Five months later, on November 16, Ubisoft (&, no, I will never get used to that name being only one word) released Tom Clancy's Ghost Recon for the Wii, which despite the simplistic title was not a mere port of the original game from 2001. Instead, it was a rail shooter similar to (but not exactly like) Transformers: Cybertron Adventures, but in this case the game wasn't developed to act as a "companion" to any new game in the franchise, unless you want to count Ghost Recon Predator, a PSP game that came out on the same exact day as the Wii game in North America (but was released a month earlier in Europe & Australia).
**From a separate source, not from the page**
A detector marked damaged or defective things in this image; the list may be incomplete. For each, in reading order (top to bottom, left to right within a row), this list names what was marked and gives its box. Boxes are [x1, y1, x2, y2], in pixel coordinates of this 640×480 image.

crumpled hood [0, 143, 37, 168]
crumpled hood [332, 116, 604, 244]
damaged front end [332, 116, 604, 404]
No, this Wii entry was effectively the franchise's "main attraction" for consoles in that year & was also the first new entry in the franchise since 2007's Ghost Recon Advanced Warfighter 2; there also wouldn't be another console entry until 2012, not counting Shadow Wars for the 3DS in 2011. To say that it wasn't well received would be a bit of an understatement, though there were some positive reviews that acted as outliers; sorry, but no Jim Sterling review this time around. What's interesting is that, outside of some shared animators, the two games feature mostly different staffs behind them, despite being very similar conceptually. In particular, the games were individually directed by Jason Carr & Michael Inglehart, respectively, who had teamed up to co-direct Punch-Out!! the previous year. Ghost Recon (Wii) would be Inglehart's last directed game at Next Level, before founding mobile developer Hothead Games in 2011.
Personally, I've always been curious about whether these two Next Level Games productions are truly all that bad, or if they were victims of just not simply being what people really wanted from them, whether that meant being a partial lie by way of its marketing or being looked at as bad joke by people who really wanted "GRAW 3".